BOGOTA, Columbia — Now that a historic peace accord with leftist FARC guerrillas could be signed within weeks, Colombia's government is eager to ensure ties to the US military endure in a post-conflict future.

President Juan Manuel Santos this week rolled out the red carpet for the Pentagon's top officer, Gen. Joe Dunford, honoring him with three ceremonies during a brief visit to Bogota.

The question looming over the fanfare is how the relationship between Colombia and its top military partner will evolve after Bogota and the FARC finally strike a deal ending five decades of conflict.

Since 1999, a US program called Plan Colombia has seen about $10 billion in military aid flow to Colombia's security services, fortifying the state against well-armed and well-funded drug cartels and rebel groups, chief among them the FARC.

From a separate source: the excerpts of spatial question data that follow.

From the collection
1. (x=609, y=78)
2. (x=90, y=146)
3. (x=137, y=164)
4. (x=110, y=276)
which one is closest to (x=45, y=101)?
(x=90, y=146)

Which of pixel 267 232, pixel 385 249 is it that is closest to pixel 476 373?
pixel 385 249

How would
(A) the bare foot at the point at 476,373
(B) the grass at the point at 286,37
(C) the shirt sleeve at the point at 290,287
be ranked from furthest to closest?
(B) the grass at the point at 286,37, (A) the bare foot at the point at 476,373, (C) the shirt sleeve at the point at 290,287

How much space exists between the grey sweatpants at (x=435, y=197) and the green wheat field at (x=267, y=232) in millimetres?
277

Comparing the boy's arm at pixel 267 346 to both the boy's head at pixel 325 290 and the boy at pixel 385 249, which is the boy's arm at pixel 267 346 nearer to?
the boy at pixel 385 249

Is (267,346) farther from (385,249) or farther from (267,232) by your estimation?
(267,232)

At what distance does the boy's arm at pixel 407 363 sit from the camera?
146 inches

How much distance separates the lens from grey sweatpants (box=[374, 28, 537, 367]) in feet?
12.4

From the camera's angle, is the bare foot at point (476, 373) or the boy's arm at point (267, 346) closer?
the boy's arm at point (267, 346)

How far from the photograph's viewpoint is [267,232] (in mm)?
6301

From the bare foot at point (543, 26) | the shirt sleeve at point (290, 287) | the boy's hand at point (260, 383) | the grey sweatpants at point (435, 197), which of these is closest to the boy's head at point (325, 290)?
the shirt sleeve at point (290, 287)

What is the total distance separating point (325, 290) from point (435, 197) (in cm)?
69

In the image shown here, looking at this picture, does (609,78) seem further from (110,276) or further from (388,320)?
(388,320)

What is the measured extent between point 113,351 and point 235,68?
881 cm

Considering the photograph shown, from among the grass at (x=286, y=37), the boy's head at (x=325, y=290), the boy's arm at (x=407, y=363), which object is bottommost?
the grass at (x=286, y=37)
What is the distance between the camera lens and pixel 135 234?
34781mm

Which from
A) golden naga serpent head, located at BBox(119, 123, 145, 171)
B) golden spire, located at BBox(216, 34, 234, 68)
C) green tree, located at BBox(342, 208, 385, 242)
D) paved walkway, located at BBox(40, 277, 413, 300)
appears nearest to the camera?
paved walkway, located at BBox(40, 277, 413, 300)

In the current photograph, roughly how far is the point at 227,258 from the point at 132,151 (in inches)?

US military academies have trained Colombian troops, and major arms deals have ensured the Colombian military is a well-equipped, modern fighting force.

Speaking to reporters after his trip Thursday, Dunford said Colombia's leaders stressed the importance of military ties.

"Their main message today was, 'Hey look, you can't look past us, it's not over,'" Dunford said on a flight from Colombia to the US military's Southern Command (SOUTHCOM) in Florida.

"Please don't think now you can take your eye off of Colombia, the most important part of the campaign is winning the peace, and that starts with the accord, it doesn't end," Dunford recounted his Colombian partners as saying.

'Peace Colombia'

US President Barack Obama last month announced a $450 million plan to fund Colombia's peace process, highlighting a new focus on post-conflict realities.

A March 23 deadline had been set for the peace talks to conclude, designed to bring to an end a five-decade conflict that has killed more than 260,000 people and displaced 6.6 million others. But Santos on Thursday said more time was needed.

Hailed in Washington as a bipartisan success story, Plan Colombia was launched by president Bill Clinton and continued by his Republican successor George W. Bush.

Colombia had been so plagued by drug violence and corruption that officials say it was almost a failed state, and they credit Plan Colombia with an instrumental role in its turnaround.

US Marine Gen. Joseph F. Dunford, chairman of the Joint Chiefs of Staff, meets with Marines assigned to the Marine Security Detachment at the US Embassy on March 10 in Bogota, Colombia.

Photo Credit: Petty Officer 2nd Class Dominique A. Pineiro/Navy

"If you look at where Colombia was in the mid-1990s and you look at where they are today ... they are a solid democracy in South America, they are a force for stability in the region and they are now also contributing broadly in the international community ... so yes, it was worth it," Dunford said.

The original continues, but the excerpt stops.